Leaving him brooding with touching innocence on his abrasive personality I prowled down the corridor to the buffet where I found Nick slumped at a table and sipping Coca-Cola. After buying some liquid which British Rail had the nerve to market as coffee I sat down opposite him.

‘Now look here,’ I said sternly, trying to take advantage of my years of seniority. ‘You’ve made a disturbing statement and I want an explanation. What’s the matter with my aura? Is it exuding gloom and doom?’

He failed to smile. He was a very serious young man. ‘No, turbulence,’ he said. ‘You must be very unhappy. You look so self-assured in your expensive clothes, and you talk so carelessly as if you hadn’t a worry in the world, but underneath you’re throbbing with pain.’

‘Supposing I were to tell you that you’re dead wrong?’

‘I don’t see how I can be. As soon as you mentioned your revulsion towards Dame Julian’s description of Christ’s blood I sensed your blood, spattered all over your psyche, and I knew you were in pain.’

I boggled but recovered. ‘Here,’ I said, shoving my hand palm upwards across the table. ‘Read that and tell me more.’

‘I don’t do that sort of thing nowadays.’ But he glanced at my palm as if he found the temptation hard to resist. ‘Anyway I’m not trained in palmistry. I just hold the hand and wait for the knowledge.’

I grabbed his fingers and intertwined them with mine. ‘Okay, talk. You owe it to me,’ I added fiercely as he still hesitated. ‘You can’t just make gruesome statements and go no further! It’s unfair and irresponsible.’

Sullenly he untwined our fingers, set my hand back on the table and placed his palm over mine. There followed a long silence during which he remained expressionless.

‘My God!’ I said, suddenly overwhelmed by fright. ‘Am I going to die?’

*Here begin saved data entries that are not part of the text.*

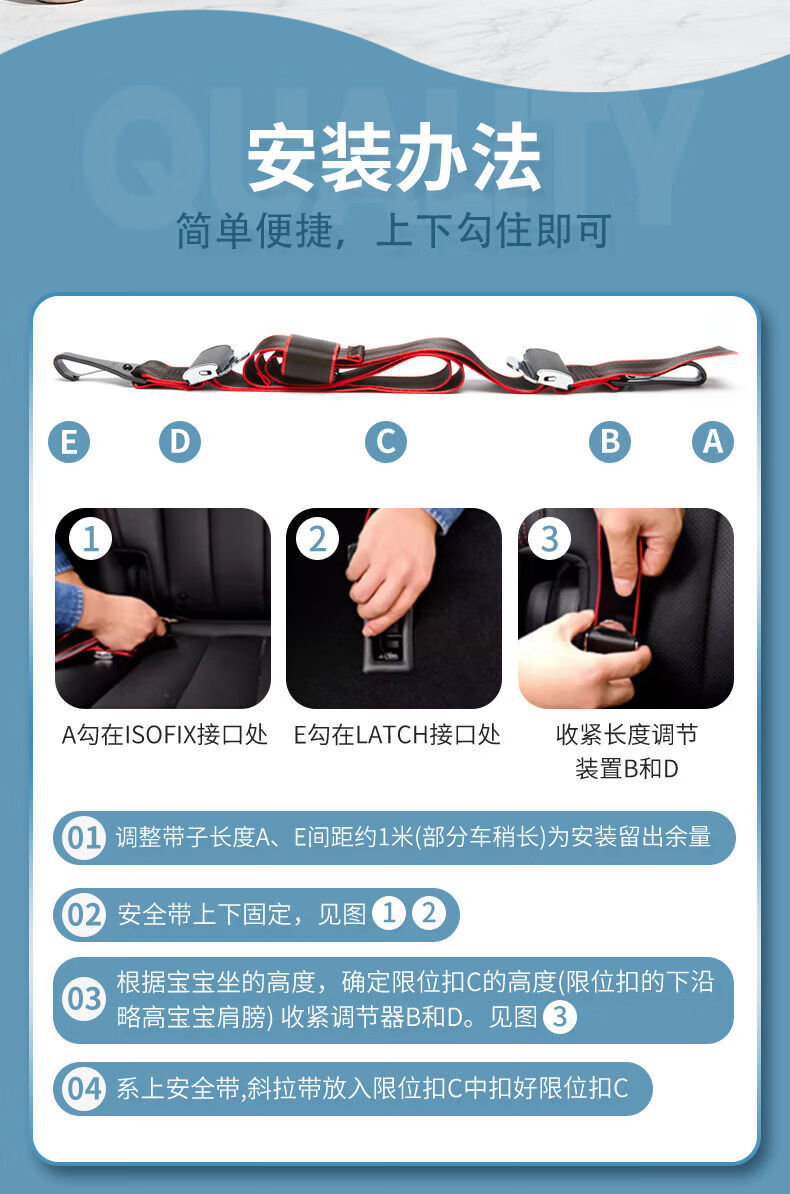 QUALITY

安装办法

简单便捷，上下勾住即可

E D C B A

1
A勾在ISOFIX接口处

2
E勾在LATCH接口处

3
收紧长度调节装置B和D

01 调整带子长度A、E间距约1米(部分车稍长)为安装留出余量

02 安全带上下固定，见图 1 2

03 根据宝宝坐的高度，确定限位扣C的高度(限位扣的下沿略高宝宝肩膀) 收紧调节器B和D。见图 3

04 系上安全带,斜拉带放入限位扣C中扣好限位扣C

‘Oh no,’ he said. ‘You’re going to live.’ And for one long moment he stared at me appalled before blundering out of the buffet in confusion.

III

I caught up with him just before he reached the carriage. ‘What the hell did you see?’

‘Nothing. I just don’t like meddling with psychic emanations, that’s all, and I promised my father I wouldn’t do it. If I seem upset it’s because I’m angry that I’ve broken my word to him.’ Diving into the carriage he collapsed in a heap on the seat.

Charley, who had been dipping into my copy of Lady Chatterley’s Lover, hastily shoved it aside but I paid him no attention. I remained in the corridor and stared out of the window at the smooth hills of the Starbridge diocese. The train was now hurtling towards our journey’s end.

‘Nick and I are down here for Easter, of course,’ said Charley, appearing beside me as the train slowed to a crawl on the outskirts of the city. ‘Nick stayed on after the end of term to begin the swot for his exams, and I delayed my return to Starbridge in order to make a retreat with the Fordite monks in London … Are you staying with the Aysgarths or are you heading for home?’

‘The former.’ As the train lurched over a set of points on its approach to the station I stepped back into the carriage and said abruptly to Nick: ‘Are we going to meet again?’